Racial Implications of Police-Algorithm Interactions: Evidence from Rearrest Predictions
Yong Suk Lee
No 11877, CESifo Working Paper Series from CESifo
Abstract:
This paper examines the racial implications of police interaction with algorithms, particularly in the context of racial disparities in rearrest predictions. Our experimental study involved showing police officers the profiles of young offenders and asking them to predict rearrest probabilities within three years, first without and then after seeing the algorithm’s assessment. The experiment varied the visibility of the offender’s race (revealed to one group, hidden in another group, and mixed (some shown and some hidden) in the other group). Additionally, we explored how informing officers about the model’s accuracy affected their responses. Our findings indicate that officers adjust their predictions towards the algorithm’s assessment when the race of the profile is disclosed. However, these adjustments exhibit significant racial disparities, with a significant gap in initial rearrest predictions between Black and White offenders even when all observable characteristics are controlled for.

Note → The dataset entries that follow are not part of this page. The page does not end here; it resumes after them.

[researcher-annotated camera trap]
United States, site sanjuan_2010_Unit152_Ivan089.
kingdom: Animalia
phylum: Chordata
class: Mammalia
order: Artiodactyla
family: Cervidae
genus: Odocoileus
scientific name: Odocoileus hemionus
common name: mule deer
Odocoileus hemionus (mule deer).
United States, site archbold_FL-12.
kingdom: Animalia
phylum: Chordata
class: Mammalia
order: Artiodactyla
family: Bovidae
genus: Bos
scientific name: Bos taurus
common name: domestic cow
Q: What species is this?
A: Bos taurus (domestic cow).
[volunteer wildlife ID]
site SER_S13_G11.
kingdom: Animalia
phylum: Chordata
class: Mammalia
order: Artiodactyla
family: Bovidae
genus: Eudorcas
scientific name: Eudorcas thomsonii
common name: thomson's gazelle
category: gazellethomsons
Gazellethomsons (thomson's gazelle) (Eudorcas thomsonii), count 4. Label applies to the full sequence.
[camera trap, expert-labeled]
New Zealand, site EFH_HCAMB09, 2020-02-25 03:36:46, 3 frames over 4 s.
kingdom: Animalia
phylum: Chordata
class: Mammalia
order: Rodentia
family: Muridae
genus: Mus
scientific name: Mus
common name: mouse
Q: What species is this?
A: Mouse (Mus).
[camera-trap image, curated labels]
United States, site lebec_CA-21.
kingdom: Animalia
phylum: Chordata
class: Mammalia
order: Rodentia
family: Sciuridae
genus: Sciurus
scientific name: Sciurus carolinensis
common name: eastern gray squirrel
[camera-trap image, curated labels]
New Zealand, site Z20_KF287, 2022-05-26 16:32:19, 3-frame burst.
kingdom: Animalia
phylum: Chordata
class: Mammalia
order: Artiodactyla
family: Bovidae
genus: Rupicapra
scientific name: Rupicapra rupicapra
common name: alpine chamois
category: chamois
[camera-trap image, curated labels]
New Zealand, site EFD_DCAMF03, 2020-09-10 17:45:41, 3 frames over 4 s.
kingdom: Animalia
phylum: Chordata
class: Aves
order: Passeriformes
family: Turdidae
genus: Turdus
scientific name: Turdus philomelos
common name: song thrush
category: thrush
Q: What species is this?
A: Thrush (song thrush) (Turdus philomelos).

Furthermore, only Black officers significantly reduced their predictions after viewing the the algorithm’s assessments, while White officers did not. Our findings reveal the limited and nuanced effectiveness of algorithms in reducing bias in recidivism predictions, underscoring the complexities of algorithm-assisted human judgment in criminal justice.
Keywords: human-computer interaction; artificial intelligence; algorithmic prediction; racial bias; criminal justice (search for similar items in EconPapers)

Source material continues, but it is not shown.